• [What is required]: In the description of Useful Gifts, where and in which decades do Ruthie Zimmer's deaf parents live?

:: Selected extract

Charged with the mystery of childhood, with curiosity and daring, confusion and fear, the eleven interrelated stories in Useful Gifts explore what Ruthie knows. The youngest child of profoundly deaf parents living in Manhattan in the 1940s and 1950s, Ruthie Zimmer speaks and signs. Interpreting for her parents, she tries to make sense of worlds as close as her family's fourth-floor apartment, as expansive as her rooftop playground and as diverse as the neighborhood below.

The ways of language, its ways, its habits, its humor—as well as the demons that rise within us when we fail to communicate—form an undercurrent in many of Carole Glickfeld's stories. In "What My Mother Knows" Hannah Zimmer gleans the neighborhood gossip from her apartment window, telling Ruthie in a gesture that Mrs. Frangione is pregnant again, and announcing in clipped, terse signs that the O'Briens have divorced. "Know drunk?…Unhappy, fight, wife, divorce." There is, in "My Father's Darling" the hoarse, choked screaming of Albert Zimmer, "Honorfatherhonorfatherhonorfather" striking his daughter Melva has she sinks to the floor muttering "Misermisermisermiser" in the distant, disembodied voice of a ventriloquist. And, in "Talking Mama-Losh'n" there is Sidney, Ruthie's older brother, "getting down to business," sprinkling his speech with Yiddish, French and German—words that project a wisdom and cosmopolitanism he clearly craves.

Three floors below the Zimmer apartment, Ruthie enters the altogether different realm of Dot, a thrice-married hatcheck girl, and her daughter and son, Glory and Roy Rogers. These are characters who, as their names seem to promise, bring adventure and excitement—from acted-out fantasies of Hollywood to gunfights amid the rooftop battlements of "Fort Arden," from impulsive, stylish haircuts to Chinese food with pork. And, across the stoop, Ruthie visits with the Opals family—Iris, Ivy, and Ione—three daughters whose endless lessons in charm, elocution and posture prime them for future "fame and glory."

In Useful Gifts, Carole Glickfeld creates, through the optimistic voice of a young girl, intimacy with the complexity and heartbreak of a world we hope she can survive. In the closing story of the collection, Ruth Zimmer, twenty years older, retraces her neighborhood—not only to preserve her memories but to understand, finally, their effect on her now, a grown woman living three thousand miles away.

A wonderfully evocative debut collection . . . An understated, pitch-perfect prose style and a view of childhood . . . as dark and comic as it is moving.

Voice Literary Supplement

The world of Ruthie Zimmer, youngest child of Jewish deaf parents, is captured wth aching authenticity. . . . The stories are redolent of a New York neighborhood that once was.

::::
:: Record set

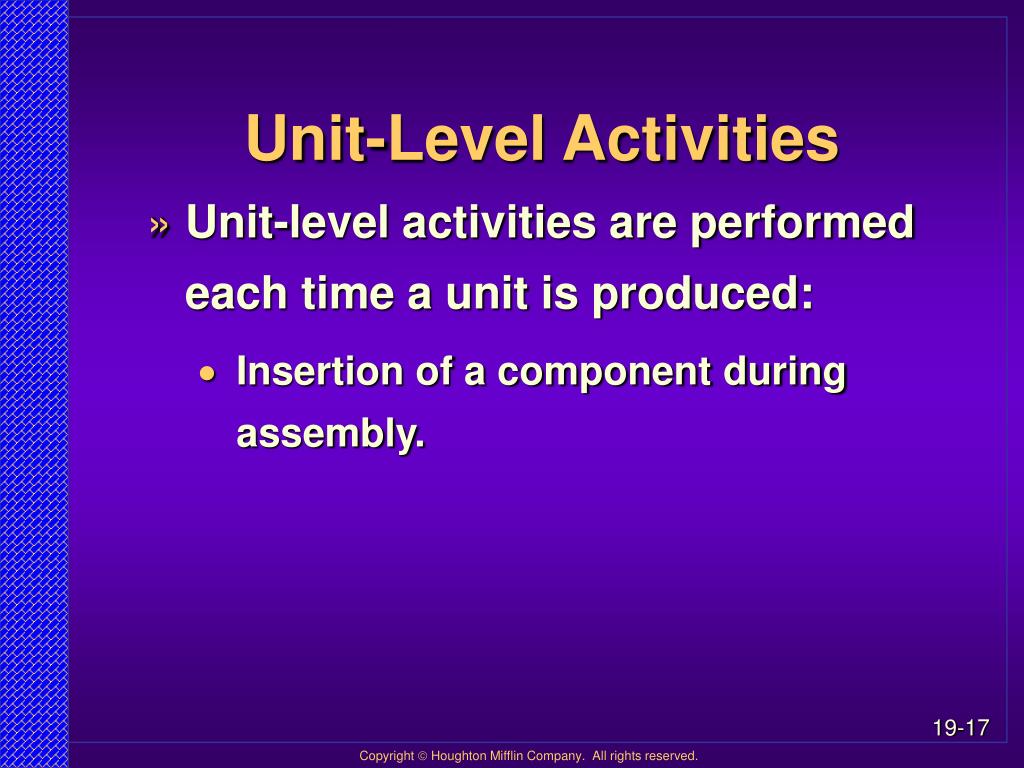 Unit-Level Activities

» Unit-level activities are performed each time a unit is produced:

• Insertion of a component during assembly.

19-17

Copyright © Houghton Mifflin Company. All rights reserved.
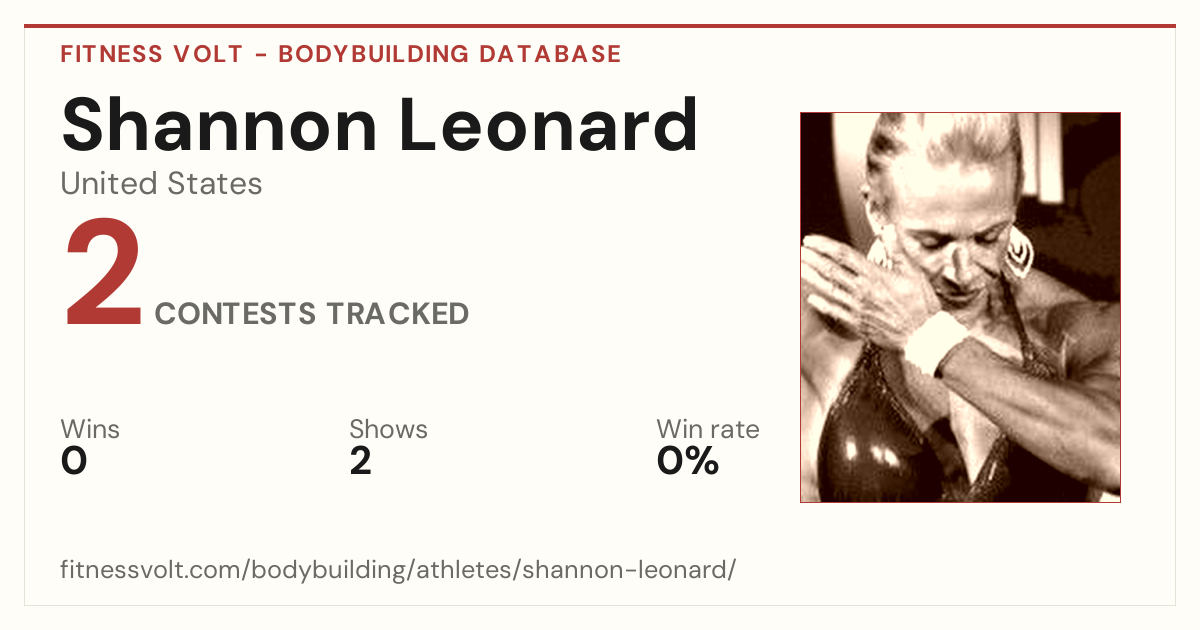 FITNESS VOLT - BODYBUILDING DATABASE

Shannon Leonard

United States

2 CONTESTS TRACKED

Wins
0

Shows
2

Win rate
0%

fitnessvolt.com/bodybuilding/athletes/shannon-leonard/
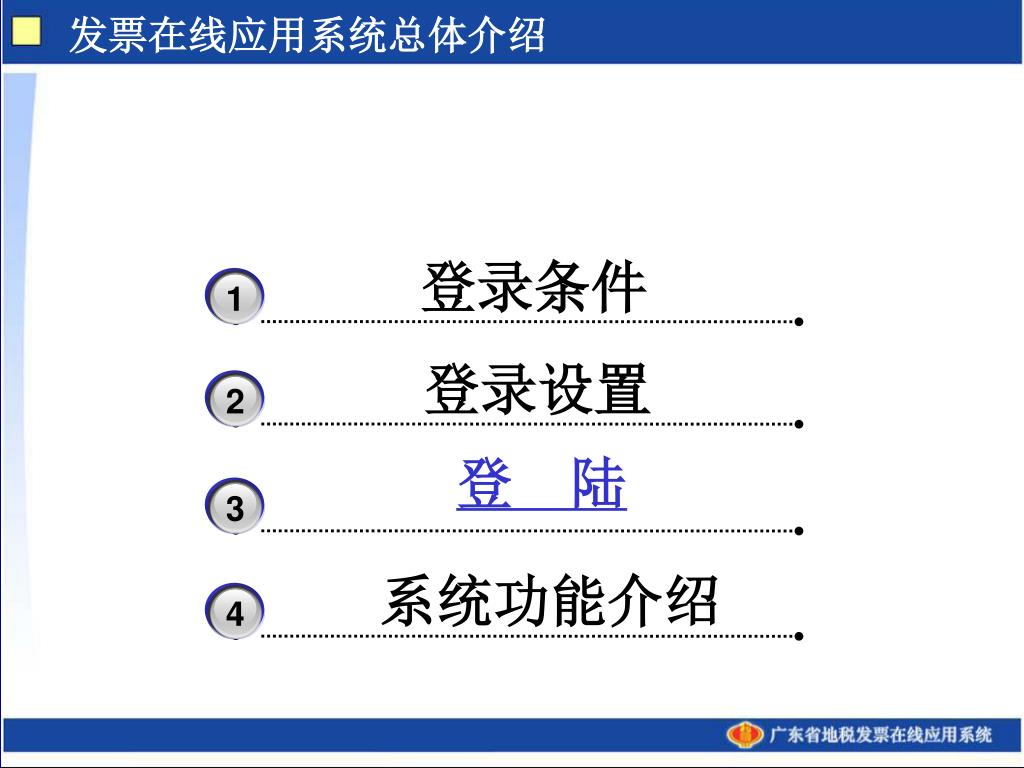 发票在线应用系统总体介绍

1 登录条件

2 登录设置

3 登 陆

4 系统功能介绍

广东省地税发票在线应用系统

::::

• [Solution]: Manhattan in the 1940s and 1950s.